Looking at Jim’s card, John might decide that now is a good time to reach Jim and that IM is a good means to use. On the other hand, knowing Jim well, John might decide to send an e-mail instead since Jim tends to have a dozen chats going at any one time. Alternatively, John may decide to walk up to Jim’s office if he’s also at IBM’s Hawthorne 1 building and has a sufficiently important topic to discuss with him.
Permissions for access to e-Cards can be based on relationship, group membership, or situation.
Permissions Based on Relationship. While e-Cards can make it easier for the “viewer” to communicate with the “owner” (by providing helpful context information and putting all communication channels only a single click away), the owner has a strong desire to retain control of both interruptions (in the form of attempts by others to communicate with them) and the location and activity information shown on the e-Card. Grapevine lets the owner grant (or deny) permission for others to see and use the card. The examples below show how to adjust what a specific viewer (see figure 2) and a default viewer (see figure 3) can see and do with the e-Card.
Note that these permissions can be changed at any time, not just when the e-Card is first given to a viewer. Perhaps John got Jim’s e-Card as part of an e-mail and decided to save it. Jim could decide later to turn off John’s view of his location or to block phone calls or instant messages.
Note also that permissions are not necessarily symmetrical. In this particular case, Jim can have different permissions for John than John has for Jim. Although this may seem somewhat “unfair,” it is in fact necessary as their relationship may not be symmetrical.
Finally, it should be noted that e-Cards both “federate” communication capabilities and “hide” the details of particular communication paths. Strictly speaking, this is not an aspect of the core privacy and permission model, but it does further the goal of protecting personal privacy. For example, if John decides to call Jim and clicks on the phone button, he never actually sees the phone number used to reach Jim. An automatic call-broker bridges John and Jim (based on its knowledge of Jim’s location and telephony preferences) without revealing Jim’s phone number. Should Jim decide to turn off John’s phone access in the future, John can no longer call, as he never knew Jim’s actual number. This might be useful, for example, if John is a salesperson from whom Jim wants to receive one—and only one—call.

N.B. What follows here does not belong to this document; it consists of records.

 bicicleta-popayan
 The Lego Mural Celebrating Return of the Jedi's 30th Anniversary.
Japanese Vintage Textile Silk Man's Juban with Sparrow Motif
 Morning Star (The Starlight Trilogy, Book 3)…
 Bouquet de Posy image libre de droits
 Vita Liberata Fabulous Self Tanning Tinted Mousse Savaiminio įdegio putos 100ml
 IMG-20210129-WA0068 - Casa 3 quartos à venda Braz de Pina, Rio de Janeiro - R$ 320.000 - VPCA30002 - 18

Permissions Based on Group. At times the manipulation of individual permissions is needlessly tedious. You may often want to manipulate permissions for entire groups. We note that the basic model used for per-person permissions need not be extended to accommodate these cases. All that is needed is a way to identify the set of people for whom the owner’s per-person permissions should be adjusted. Examples of programs that define groups of people are IM and e-mail clients and address books. Once the group of people has been selected, their permissions could be adjusted using an interface (see figure 4).
Permissions Based on Situation. At times a person may wish to block all viewers’ access to some communication channels or some location or activity information. In our current prototype, the e-Card’s owner may request this sort of blocking interactively using the Grapevine context agent’s window (see figure 5). It may also be done automatically. For instance, we allow e-Card owners to easily specify that no telephone calls or chats will be permitted when they are giving slide presentations. This has proven to be very useful (although the astute reader will note that we have slid a bit of rule-based specification back into the game). The screenshot of the Grapevine context agent window also demonstrates how telephone calls from all e-Card viewers have been blocked with a single click.

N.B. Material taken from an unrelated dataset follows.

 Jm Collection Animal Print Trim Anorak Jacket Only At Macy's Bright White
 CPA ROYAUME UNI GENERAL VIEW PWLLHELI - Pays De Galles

The “Do Not Disturb” button at the bottom of the context agent window is an additional convenience for our users. A single click on this button causes all open e-Cards to change to the equivalent of a static business card with no location and activity information and no active communication channels. Individual e-Cards revert to their normal permissions when this button is clicked again.
THE GRAPEVINE AS A SYSTEM
At the system level, an e-Card is fundamentally just a pair of identities—owner and viewer—and a permission vector, which determines what context can be seen and which communication channels can be exercised.
Four attributes define the Grapevine system: complexity, context, interest, and speed of information.
Complexity. Not surprisingly, “identity” unpacks into a world of complexity. Just who is it that is asking the Grapevine infrastructure for a view of an e-Card? How is this identity established and authenticated? Must it be provided through a user name and password instead of being picked up automatically from some system context on the viewer’s device? If so, how often must it be reestablished in the course of a session? How reliably are various pseudonyms mapped to it? How resistant to spoofing is it?
Context. Context is also inherently rich. Interesting events, pushed from individual client devices, are consumed by individual e-Cards. But “interest” varies with device. For a wireless communicator it may be whenever the nearest radio tower changes. This might be detected by the device and pushed, or it might be pushed from an access point in the network itself. For laptop computers it may be whenever a network connection is made (with things such as subnet captured and pushed from the client) or whenever the wireless access point changes (with this being captured in the wireless network itself). In addition, laptops may want to push some aspects of the currently active application into the network, but we believe that the control over what is pushed and how it is represented on behalf of the owner of this data needs to be kept under the owner’s control.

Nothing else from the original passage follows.